Good luck mate, first few months as you gain confidence are the best.
Thanks! I went today and it was fun but the skin on my hands is paper thin and got a bit torn up
It toughens up quickly
Just a sign you gave yourself a good work out . It’ll be fine in a couple of days, pick up some finger tape if you need it.
Bloody hell the Arch at a weekend is way less pleasant with just one centre, huh? Not that it was good before…
Yup, I’ve only been once since it reopened and which coincided with me moving to North London. Got there when it opened and it was fine but by midday when I left there was a 20m queue to get in. The Castle isn’t as bad but was busy today, quite often kids running around that you worry about falling on.

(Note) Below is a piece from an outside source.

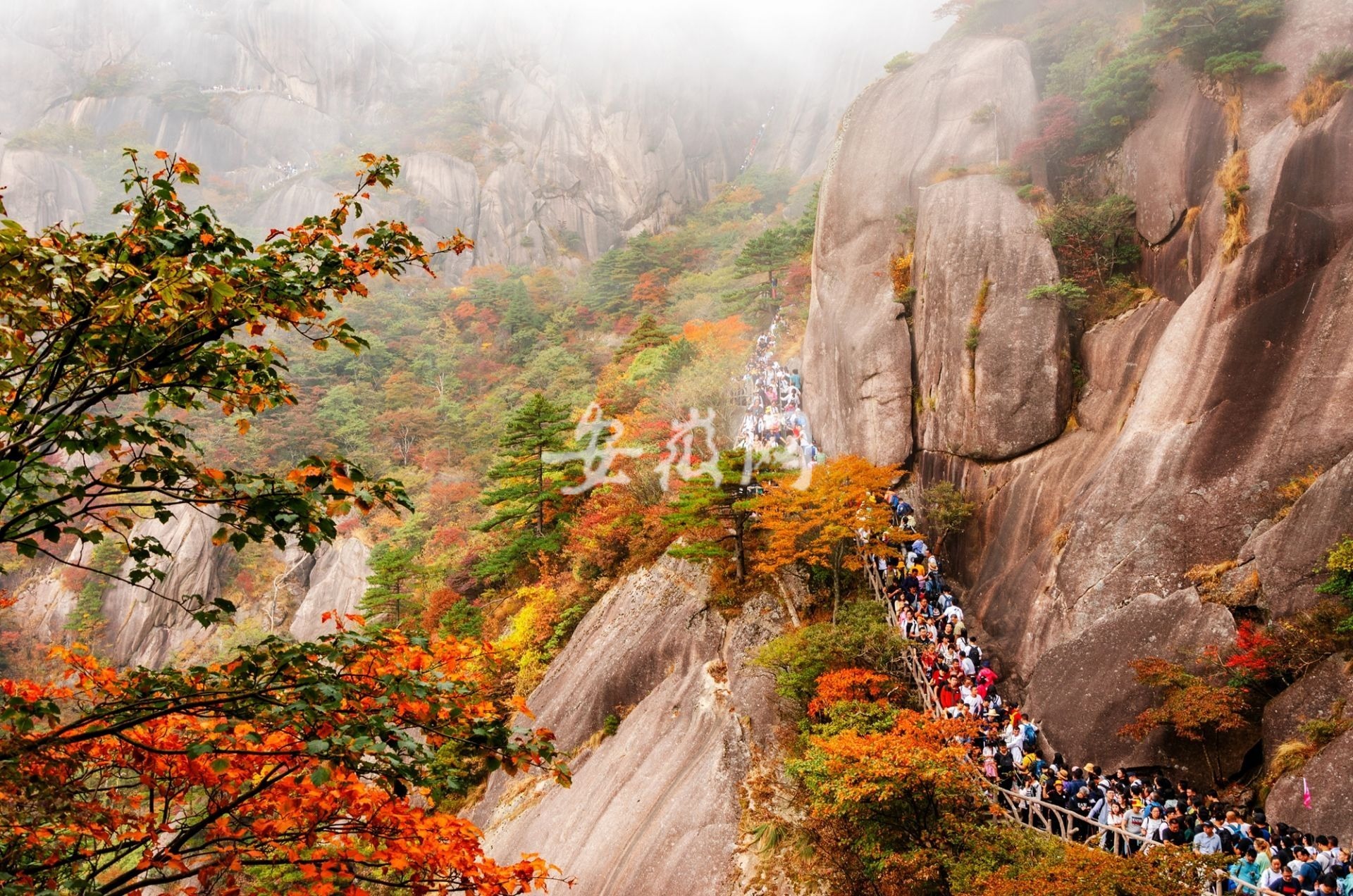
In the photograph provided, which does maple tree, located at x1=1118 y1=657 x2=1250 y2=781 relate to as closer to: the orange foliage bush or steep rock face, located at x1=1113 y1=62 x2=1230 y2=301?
the orange foliage bush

anyone been to yonder in walthamstow on the weekend (LME-focused q)? thinking about seeing what it’s like but - as aphex and zorb have pointed out - the arch is a terrible nightmare on the weekend so I don’t want to go if it’s anything like that
I hadn’t heard of it tbh. It’s only a 20 minute cycle from me so I should try it at some point. Stronghold is across the river in Tottenham, I’ve never seen it busy there so with it being a little further out it might be fine? I’d give it a go, I’ve been to 5 or so climbing centres in London and the Arch is the only one too busy for me to avoid in peak times.
Just found out the Depot are dropping the woods as a set. Gutted tbh. I love the woods.
Huh, they just reset ours this week. Nothing as bad as climbing them the same day when they’re damp from being washed…
They’ve said the holds wear too quickly and no one climbs them. Such a shame as I really like the difference in hold type and texture.
Yeah I’m a fan generally. New set of v4-6 here are about v8
Thats a shame, I always found some of them really interesting.
Climbed v8 outside for the first time since May. First time I’ve done the grade on a vert climb rather than on big ol’ overhangs. Go Pro died just before the send (dog ate my homework) but got a nice snippet of me doing the crux different to every video of the climb the go before.
Nice work, looks solid.
Climbs really nicely - more about body position than brute strength.
Pretty creative use of your right foot. I don’t think I’ve thought to use mine at that angle.
Ha! Just wanted as much friction as possible to make the hand swap. It’s 100% not the intended method…
Edit: as if there’s an ‘intended’ method outside!